To understand the resulting map of states, we calculated the matrix of transition enrichments between all states in the model. The transition value between two different states, x and y, is defined as the number of times that a segment of state y is found after a segment of state x, as measured from left to right in the linear genome. The enrichment score is defined as the ratio between the observed number of transitions and the expected number of transitions by chance. Two groups of states (active, 1–4, and repressed, 6–8) clearly emerged from the global picture (Fig 1C) (note that state 5 represents a distinct category; see Discussion). The high enrichment of transitions between states belonging to the same category suggests that they might mark the same functional regulatory regions, rather than be caused by different functional regions separated by the unmarked stated. Visual inspection confirmed that states 1 to 4 marked the same active regulatory regions, revealing that differences in the state definition are due to differences in the shape of the ChIP-seq peaks (S1A Fig). We also observed that the repressed states 6 and 7 decorated poised or bivalent regulatory regions (e.g., marked with H3K27me3, in combination with H3K4me3 and/or H3K4me1), whereas state 8 was generated by the tail-end of broad peaks of H3K27me3 (S1B Fig). Similarly, state 5 was associated with the tail-end of broad peaks of H3K4me1 in active regions, but it also associated with single peaks of H3K4me1 near active regions (S1A Fig).

Based on these results, we decided to merge the contiguous segments of states 1 to 4 as a list of potential active regulatory regions, and the segments of states 6 and 7 as a list of potential poised or bivalent regulatory regions. We reasoned that functional regions should have a minimum length of 600 bp and thus discarded shorter regions, which we considered as background signal. We also discarded those cases in which an active region and a poised region were contiguous, as this was ambiguous. Promoters were defined as those regions that overlapped by at least 1 bp to a region ± 500 bp around a TSS according to RefSeq [24]. Enhancers were defined as regions that were not classified as promoters and overlapped by at least 1 bp with a peak of the enhancer mark p300 [21]. As H3K4me3 can be present in enhancers [2528], we did not discard enhancers containing H3K4me3, although this histone modification has been traditionally only associated with promoters. In total, we found 9,421 APs, 3,344 BPs, 16,904 AEs, and 2,699 PEs (S1S4 Tables).

Next, we matched our set of promoters to their target genes, using the same parameters as before (overlap by at least 1 bp to a region ± 500 bp around a TSS according to RefSeq [24]). Using RNA-seq data [23], we confirmed that genes associated with APs are expressed, while genes associated with BPs are not (Fig 1D).
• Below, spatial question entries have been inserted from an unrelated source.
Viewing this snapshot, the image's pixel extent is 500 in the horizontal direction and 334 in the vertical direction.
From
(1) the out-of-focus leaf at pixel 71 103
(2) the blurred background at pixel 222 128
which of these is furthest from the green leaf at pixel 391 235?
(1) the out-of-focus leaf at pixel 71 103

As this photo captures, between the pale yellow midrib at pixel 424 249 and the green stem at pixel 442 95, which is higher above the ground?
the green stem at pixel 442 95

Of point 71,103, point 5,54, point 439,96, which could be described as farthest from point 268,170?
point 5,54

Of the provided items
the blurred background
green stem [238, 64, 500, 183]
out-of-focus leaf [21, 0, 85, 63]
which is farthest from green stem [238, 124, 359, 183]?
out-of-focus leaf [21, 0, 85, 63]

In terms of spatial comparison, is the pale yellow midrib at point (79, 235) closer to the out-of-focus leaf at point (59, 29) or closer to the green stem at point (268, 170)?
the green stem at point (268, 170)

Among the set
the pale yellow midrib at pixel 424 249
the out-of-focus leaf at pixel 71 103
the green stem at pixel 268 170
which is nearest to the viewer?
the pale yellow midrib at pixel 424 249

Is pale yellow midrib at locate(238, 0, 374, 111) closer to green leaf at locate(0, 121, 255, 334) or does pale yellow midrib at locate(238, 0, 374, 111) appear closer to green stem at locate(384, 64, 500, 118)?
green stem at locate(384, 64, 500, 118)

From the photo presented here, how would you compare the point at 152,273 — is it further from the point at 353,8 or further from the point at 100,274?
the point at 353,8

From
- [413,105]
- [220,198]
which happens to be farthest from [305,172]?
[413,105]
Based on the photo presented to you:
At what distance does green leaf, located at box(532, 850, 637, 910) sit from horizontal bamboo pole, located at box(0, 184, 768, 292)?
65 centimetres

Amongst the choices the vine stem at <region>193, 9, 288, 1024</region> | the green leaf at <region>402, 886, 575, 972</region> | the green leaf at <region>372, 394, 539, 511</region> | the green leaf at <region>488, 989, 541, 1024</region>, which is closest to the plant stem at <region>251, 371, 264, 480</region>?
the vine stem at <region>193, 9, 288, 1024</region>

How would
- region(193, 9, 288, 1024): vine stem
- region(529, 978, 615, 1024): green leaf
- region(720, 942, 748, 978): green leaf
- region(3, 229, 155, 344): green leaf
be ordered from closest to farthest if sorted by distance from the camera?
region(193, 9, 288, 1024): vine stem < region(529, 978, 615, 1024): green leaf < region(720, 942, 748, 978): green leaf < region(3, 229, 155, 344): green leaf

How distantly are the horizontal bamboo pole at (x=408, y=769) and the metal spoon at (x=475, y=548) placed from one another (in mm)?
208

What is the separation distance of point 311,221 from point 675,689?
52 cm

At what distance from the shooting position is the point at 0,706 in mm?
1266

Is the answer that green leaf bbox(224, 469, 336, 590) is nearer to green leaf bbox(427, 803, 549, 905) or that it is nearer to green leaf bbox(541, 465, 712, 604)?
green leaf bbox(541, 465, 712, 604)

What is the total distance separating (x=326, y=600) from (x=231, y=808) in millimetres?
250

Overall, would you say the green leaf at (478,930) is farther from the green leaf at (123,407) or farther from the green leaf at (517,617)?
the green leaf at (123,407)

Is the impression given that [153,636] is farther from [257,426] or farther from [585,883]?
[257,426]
Gene ontology (GO) term enrichment analysis performed with Enrichr [29] confirmed that genes with APs are involved in housekeeping roles, while genes with BPs are mostly related to development and differentiation (Fig 1E), as is expected in mouse ESCs. On the other hand, we used available high-throughput chromosome conformation capture (3C) data of Hi-C [30], to link AEs and PEs with target genes. As interacting enhancers and promoters have been shown to match their chromatin state [31], we associated an enhancer with the target gene of a promoter when both enhancer and promoter are in the same category (e.g., both active, or both repressed) and each one overlaps with one of the two sides of the same Hi-C significant interaction (total of 43,892,155 significant Hi-C interactions). We confirmed that PEs were significantly enriched in interactions with BPs over APs (p < 2.2e-16 Exact Binomial Test, observed probability: 0.29, expected probability by chance: 0.24), whereas AEs were significantly enriched in interactions with APs over BPs (p < 2.2e-16 Exact Binomial Test, observed probability: 0.80, expected probability by chance: 0.76). In total, we found 10,786 genes associated to APs, 3,459 genes to BPs, 10,206 genes to AEs, and 2,526 genes to PEs (S1, S2, S5 and S6 Tables). Likewise, 15,841 AEs and 2,466 PEs were associated to at least one gene, and 8,931 APs and 2,443 BPs, to at least one enhancer (S5 and S6 Tables).

Development of a predictive model of gene expression using histone modifications at enhancers

After identifying the set of enhancers and promoters in ESCs, we built the gene expression predictive models. We first performed additional ChIP-seq experiments for other histone modifications, in order to have additional variables to predict gene expression. Specifically, we performed ChIP-seq experiments for trimethylation of histone H3 at lysine 36 (H3K36me3), ubiquitination of histone H2B (H2Bub), monomethylation of histone H3 at lysine 27 (H3K27me1), dimethylation of histone H3 at lysine 27 (H3K27me2), trimethylation of histone H4 at lysine 20 (H4K20me3), and dimethylation of histone H3 at lysine 79 (H3K79me2). The input of our predictive models consisted of the ChIP-seq data of these six histone marks as well as the four histone marks previously used to define promoters and enhancers (H3K4me3, H3K4me1, H3K27ac and H3K27me3), together with our previously-published RNA-seq expression data [23].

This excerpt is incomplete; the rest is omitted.